Averaging a swift 167 BPM, this live set is a masterclass in soulful, rolling drum & bass, with a harmonic anchor in 12A that provides a consistent, warm foundation throughout. The energy balance is expertly managed—deep, propulsive low-end (0.53 avg) carries the weight, while melodic mid-frequencies (0.32) and occasional high-end sparkle (0.14) prevent it from becoming a monochromatic workout. The mixing is patient and seamless, often letting tracks breathe, with harmonic progressions that flow naturally from key to key, building an arc from abstract introductions to peak-time intensity.

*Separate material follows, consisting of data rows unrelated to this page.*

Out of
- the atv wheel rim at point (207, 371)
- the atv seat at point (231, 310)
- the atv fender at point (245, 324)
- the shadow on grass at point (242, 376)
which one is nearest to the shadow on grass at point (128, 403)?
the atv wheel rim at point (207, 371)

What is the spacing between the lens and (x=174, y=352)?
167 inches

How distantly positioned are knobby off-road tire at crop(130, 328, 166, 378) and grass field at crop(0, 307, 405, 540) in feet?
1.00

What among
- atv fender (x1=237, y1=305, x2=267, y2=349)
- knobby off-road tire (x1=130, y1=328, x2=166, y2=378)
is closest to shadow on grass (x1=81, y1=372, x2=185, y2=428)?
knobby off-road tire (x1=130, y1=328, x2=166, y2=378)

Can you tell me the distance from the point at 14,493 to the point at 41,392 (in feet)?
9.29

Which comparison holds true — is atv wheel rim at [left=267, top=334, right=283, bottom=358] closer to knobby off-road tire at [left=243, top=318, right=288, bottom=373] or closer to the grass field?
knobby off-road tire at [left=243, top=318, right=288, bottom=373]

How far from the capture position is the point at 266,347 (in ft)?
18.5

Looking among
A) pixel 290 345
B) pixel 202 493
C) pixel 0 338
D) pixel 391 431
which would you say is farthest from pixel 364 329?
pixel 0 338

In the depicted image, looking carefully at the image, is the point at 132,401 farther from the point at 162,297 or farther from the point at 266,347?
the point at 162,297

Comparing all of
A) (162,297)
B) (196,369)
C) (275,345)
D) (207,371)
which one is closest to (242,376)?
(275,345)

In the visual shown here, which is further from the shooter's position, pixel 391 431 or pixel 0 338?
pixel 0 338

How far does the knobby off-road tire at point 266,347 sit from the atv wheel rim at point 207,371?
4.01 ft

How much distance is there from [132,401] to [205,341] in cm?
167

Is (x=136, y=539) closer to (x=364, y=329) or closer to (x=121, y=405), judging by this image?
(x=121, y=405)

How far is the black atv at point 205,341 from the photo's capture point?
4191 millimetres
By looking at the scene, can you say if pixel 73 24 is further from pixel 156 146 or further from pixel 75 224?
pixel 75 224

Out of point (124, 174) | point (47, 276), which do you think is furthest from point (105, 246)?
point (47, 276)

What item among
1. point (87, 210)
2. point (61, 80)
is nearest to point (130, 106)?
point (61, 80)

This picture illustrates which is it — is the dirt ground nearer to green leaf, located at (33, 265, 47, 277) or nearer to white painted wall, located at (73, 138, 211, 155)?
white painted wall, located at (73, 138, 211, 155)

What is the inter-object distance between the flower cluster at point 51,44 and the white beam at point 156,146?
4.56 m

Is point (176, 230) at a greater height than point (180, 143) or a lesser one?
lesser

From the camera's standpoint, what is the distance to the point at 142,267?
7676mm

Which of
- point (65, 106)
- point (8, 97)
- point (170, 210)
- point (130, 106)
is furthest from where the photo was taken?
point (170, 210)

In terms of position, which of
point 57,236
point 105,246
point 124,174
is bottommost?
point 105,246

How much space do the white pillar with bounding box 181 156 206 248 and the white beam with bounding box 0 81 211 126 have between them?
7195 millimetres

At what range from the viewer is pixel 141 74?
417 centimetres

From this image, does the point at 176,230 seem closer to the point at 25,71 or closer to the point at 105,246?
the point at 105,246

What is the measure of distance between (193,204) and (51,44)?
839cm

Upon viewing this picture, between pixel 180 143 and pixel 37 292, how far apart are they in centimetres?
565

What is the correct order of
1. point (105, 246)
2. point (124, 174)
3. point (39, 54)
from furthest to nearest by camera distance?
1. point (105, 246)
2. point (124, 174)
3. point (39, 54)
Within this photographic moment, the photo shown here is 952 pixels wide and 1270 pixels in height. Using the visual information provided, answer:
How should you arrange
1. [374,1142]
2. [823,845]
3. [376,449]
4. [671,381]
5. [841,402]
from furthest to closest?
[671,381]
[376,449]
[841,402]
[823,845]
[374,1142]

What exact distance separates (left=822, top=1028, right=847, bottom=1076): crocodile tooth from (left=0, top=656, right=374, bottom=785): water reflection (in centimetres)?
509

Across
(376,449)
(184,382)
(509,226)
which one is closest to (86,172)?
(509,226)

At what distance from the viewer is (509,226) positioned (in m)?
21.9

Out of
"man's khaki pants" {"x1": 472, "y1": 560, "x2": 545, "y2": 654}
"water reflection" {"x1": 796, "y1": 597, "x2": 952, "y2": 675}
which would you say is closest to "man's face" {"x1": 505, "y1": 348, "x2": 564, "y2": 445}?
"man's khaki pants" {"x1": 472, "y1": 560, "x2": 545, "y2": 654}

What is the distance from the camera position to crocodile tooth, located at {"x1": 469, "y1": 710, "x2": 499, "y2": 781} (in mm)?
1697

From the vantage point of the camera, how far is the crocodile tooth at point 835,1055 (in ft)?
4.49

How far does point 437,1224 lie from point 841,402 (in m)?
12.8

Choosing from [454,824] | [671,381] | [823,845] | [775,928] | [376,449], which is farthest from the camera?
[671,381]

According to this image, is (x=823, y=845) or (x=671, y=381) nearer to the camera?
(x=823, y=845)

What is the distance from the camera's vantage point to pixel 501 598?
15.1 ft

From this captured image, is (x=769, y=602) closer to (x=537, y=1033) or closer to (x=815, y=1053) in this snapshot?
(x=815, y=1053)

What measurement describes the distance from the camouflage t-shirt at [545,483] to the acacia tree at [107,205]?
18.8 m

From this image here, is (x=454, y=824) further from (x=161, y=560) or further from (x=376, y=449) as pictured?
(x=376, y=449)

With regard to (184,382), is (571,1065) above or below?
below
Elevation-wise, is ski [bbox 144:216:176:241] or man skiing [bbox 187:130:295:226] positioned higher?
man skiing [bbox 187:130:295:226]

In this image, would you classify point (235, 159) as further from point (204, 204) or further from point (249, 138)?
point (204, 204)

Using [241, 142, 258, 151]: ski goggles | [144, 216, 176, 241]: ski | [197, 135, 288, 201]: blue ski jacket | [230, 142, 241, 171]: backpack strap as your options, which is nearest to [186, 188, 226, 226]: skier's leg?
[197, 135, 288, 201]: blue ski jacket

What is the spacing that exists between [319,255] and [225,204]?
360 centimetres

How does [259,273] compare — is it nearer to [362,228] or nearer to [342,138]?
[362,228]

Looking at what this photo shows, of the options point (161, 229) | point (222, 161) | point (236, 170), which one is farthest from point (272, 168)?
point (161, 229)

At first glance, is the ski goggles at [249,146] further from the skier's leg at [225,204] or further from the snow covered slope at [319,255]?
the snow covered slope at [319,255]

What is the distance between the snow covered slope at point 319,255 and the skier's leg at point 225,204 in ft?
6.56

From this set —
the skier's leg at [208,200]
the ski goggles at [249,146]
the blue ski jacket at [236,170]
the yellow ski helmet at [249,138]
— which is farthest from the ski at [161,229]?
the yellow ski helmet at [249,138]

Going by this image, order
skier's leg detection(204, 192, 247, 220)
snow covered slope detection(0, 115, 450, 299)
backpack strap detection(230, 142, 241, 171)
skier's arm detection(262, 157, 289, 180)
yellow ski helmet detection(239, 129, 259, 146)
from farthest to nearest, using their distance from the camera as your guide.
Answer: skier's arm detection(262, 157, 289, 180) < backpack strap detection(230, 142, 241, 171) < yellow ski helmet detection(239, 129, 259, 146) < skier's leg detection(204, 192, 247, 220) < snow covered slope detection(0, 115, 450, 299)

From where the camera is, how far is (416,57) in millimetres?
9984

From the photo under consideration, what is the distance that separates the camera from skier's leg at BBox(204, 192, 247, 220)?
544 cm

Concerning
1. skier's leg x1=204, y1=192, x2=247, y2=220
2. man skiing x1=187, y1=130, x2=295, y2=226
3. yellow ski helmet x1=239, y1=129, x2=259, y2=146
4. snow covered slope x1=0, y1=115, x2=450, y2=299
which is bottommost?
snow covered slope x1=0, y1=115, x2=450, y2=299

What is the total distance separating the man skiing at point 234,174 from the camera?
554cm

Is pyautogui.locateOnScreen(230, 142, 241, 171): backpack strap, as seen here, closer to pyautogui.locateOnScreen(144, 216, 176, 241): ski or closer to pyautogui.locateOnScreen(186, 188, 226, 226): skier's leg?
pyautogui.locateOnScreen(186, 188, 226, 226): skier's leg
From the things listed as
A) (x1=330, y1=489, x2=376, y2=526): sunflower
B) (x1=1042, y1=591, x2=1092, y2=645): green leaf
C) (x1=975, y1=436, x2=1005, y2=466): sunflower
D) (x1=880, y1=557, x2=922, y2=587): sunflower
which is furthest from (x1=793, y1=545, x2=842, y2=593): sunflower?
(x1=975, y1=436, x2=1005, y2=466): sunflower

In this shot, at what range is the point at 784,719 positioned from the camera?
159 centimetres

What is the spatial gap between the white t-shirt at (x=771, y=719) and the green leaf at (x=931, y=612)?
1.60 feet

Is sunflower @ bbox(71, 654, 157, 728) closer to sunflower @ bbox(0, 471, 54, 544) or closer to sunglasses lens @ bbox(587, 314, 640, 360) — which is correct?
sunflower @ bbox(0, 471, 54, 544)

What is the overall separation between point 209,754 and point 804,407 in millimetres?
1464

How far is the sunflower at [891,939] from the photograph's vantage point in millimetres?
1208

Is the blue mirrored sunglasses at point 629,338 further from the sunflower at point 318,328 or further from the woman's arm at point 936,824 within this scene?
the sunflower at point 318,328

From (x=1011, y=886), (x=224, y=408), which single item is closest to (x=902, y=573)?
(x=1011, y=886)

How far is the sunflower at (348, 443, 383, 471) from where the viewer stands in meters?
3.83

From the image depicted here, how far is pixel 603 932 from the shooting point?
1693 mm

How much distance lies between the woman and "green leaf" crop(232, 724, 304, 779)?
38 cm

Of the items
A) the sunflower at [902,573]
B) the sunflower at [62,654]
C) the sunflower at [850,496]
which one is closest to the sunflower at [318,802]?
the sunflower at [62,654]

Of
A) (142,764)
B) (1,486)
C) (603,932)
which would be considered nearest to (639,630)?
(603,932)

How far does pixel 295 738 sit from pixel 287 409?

The crate-digging here is impeccable: RVPSO's 'Abstrakt Hoochie (Beat Tape)' sets a dusty, sample-heavy tone perfect for the warm-up, Wots My Code's 'Dubplate' is a timeless jungle weapon that never fails to unite a room, and DJ Force & The Evolution's 'High on Life' offers a brilliant nod to rave history. T Power's 'Mutant Jazz (Rollers Instinct Remix)' is a deep cut that showcases the genre's jazzier side, while Sully's remix of Special Request's 'Vortex 164' stands as the undeniable peak-time monster, a 26-minute odyssey of broken beats and sub-bass pressure. They open with the head-nodding tape loop of RVPSO, build to the seismic drop of that Sully remix, and bring us home on the melancholic, jazz-tinged pads of Marcus Intalex's 'Temperance', a full circle journey from abstraction to emotional release.